Musk has never publicly acknowledged it, but in 2013 he casually said early in his career that he was in a “gray area.” “I was there legally, but I was going to do student work,” he said on a 2020 podcast. “I was given the opportunity to do a job that would support me in any way.”
In 2005, Musk sent a late-night email to Tesla co-founders Martin Eberhard and J.B. Straubel stating that he did not have permission to be in the U.S. at the time of founding Zip2 and that he was leaving Stanford to stay. He said he had also applied to universities. Legally in the US.
The email also became evidence in a long-running defamation lawsuit in California.
“Actually, I wasn’t really interested in the degree, but since I didn’t have the money to buy a lab or the legal right to stay in the country, I thought it was a good way to solve both problems. ” Musk wrote in an email. , according to the Washington Post.
“Then the internet came along and it seemed like a surer bet.”
After abandoning Stanford, Zip2, originally called Global Link Information Network, was founded in August or September of 1995.
In a May 2009 deposition, he recalled declining admission to the university two days before classes began.
Regarding X, Mr. Musk repeated his anti-immigrant rhetoric. At a time when immigration has become a stumbling block for right-wing groups in developed countries, Elon Musk blurts out his past, writing about X: under. “If someone is talented, hardworking and honest, they are an asset to this country,” he added.
Immigration law expert Ira Kurtzban told the Post that “even if you say you were working illegally in the United States, the chances of getting approved are very low.”
Unlike his brother, Kimbal Musk has repeatedly admitted that he worked in the United States without legal status, and that experience has led to a breakdown in the dysfunctional American system that blocks talented foreigners.
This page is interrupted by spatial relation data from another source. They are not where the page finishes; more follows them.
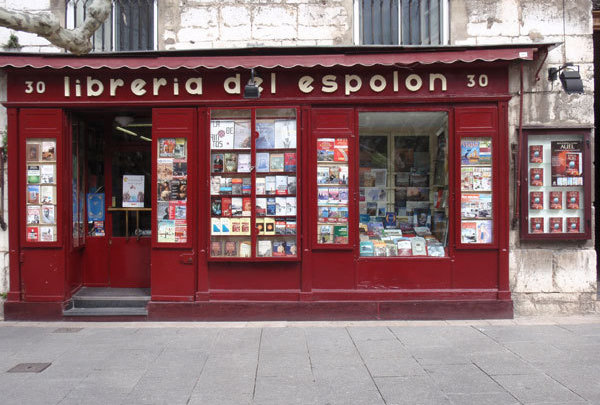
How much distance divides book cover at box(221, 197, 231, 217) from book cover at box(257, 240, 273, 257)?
2.16 feet

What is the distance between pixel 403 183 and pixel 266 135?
236 centimetres

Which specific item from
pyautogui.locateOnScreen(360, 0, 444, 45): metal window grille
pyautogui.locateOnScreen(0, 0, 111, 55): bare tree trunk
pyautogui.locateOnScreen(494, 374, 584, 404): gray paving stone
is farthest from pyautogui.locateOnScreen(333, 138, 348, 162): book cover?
pyautogui.locateOnScreen(494, 374, 584, 404): gray paving stone

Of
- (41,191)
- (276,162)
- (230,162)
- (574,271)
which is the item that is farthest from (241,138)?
(574,271)

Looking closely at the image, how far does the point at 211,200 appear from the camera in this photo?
675 cm

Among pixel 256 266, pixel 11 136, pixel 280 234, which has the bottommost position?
pixel 256 266

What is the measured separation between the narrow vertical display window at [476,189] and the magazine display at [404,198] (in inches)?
12.4

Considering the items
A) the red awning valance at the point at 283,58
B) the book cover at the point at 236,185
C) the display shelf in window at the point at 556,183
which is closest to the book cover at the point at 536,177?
the display shelf in window at the point at 556,183

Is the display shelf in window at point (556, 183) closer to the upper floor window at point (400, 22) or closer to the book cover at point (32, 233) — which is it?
the upper floor window at point (400, 22)

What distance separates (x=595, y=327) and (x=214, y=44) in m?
6.81

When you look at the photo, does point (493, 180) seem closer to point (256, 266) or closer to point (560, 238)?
point (560, 238)

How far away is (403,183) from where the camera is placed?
734 centimetres

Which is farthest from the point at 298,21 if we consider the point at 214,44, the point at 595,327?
the point at 595,327

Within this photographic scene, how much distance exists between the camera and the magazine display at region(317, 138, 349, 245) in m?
6.71

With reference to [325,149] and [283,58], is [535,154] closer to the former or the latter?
[325,149]
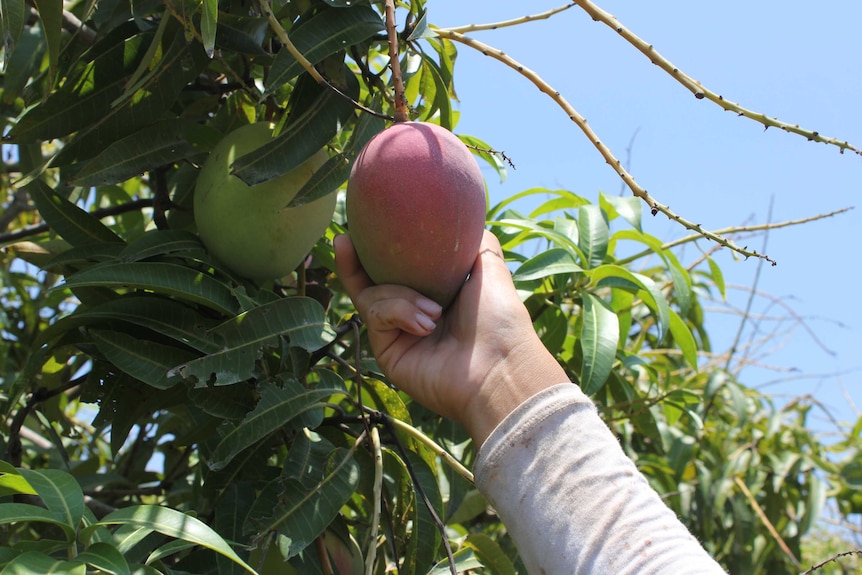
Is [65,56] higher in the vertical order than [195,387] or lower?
higher

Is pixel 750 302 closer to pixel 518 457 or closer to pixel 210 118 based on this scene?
pixel 210 118

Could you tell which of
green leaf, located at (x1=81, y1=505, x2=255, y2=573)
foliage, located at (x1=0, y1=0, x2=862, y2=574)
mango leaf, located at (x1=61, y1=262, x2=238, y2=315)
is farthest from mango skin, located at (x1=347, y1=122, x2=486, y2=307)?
green leaf, located at (x1=81, y1=505, x2=255, y2=573)

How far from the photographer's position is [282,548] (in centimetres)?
105

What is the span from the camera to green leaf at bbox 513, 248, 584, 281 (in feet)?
4.65

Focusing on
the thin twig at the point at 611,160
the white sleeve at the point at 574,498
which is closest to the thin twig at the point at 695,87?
the thin twig at the point at 611,160

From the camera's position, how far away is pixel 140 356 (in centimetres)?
114

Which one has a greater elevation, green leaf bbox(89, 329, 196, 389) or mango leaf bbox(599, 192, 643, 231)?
mango leaf bbox(599, 192, 643, 231)

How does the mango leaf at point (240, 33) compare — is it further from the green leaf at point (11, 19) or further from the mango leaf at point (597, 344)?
the mango leaf at point (597, 344)

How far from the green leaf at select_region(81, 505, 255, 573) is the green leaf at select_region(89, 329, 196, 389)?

It states that it is evidence. “We were illegal immigrants,” Kimbal said candidly in an interview.
A 2023 biography by Walter Isaacson claimed that investors at Mohr Davidow Ventures secured visas for the Musk brothers. Immigration lawyer Jocelyn Lu had advised the men to downplay their leadership roles within the company and hide all evidence of their U.S. addresses.
“I tried to get a visa, but there’s no visa you can get to do a startup,” Kimbal said in a 2021 interview. “I was definitely illegal,” the Post quoted Kimbal as saying.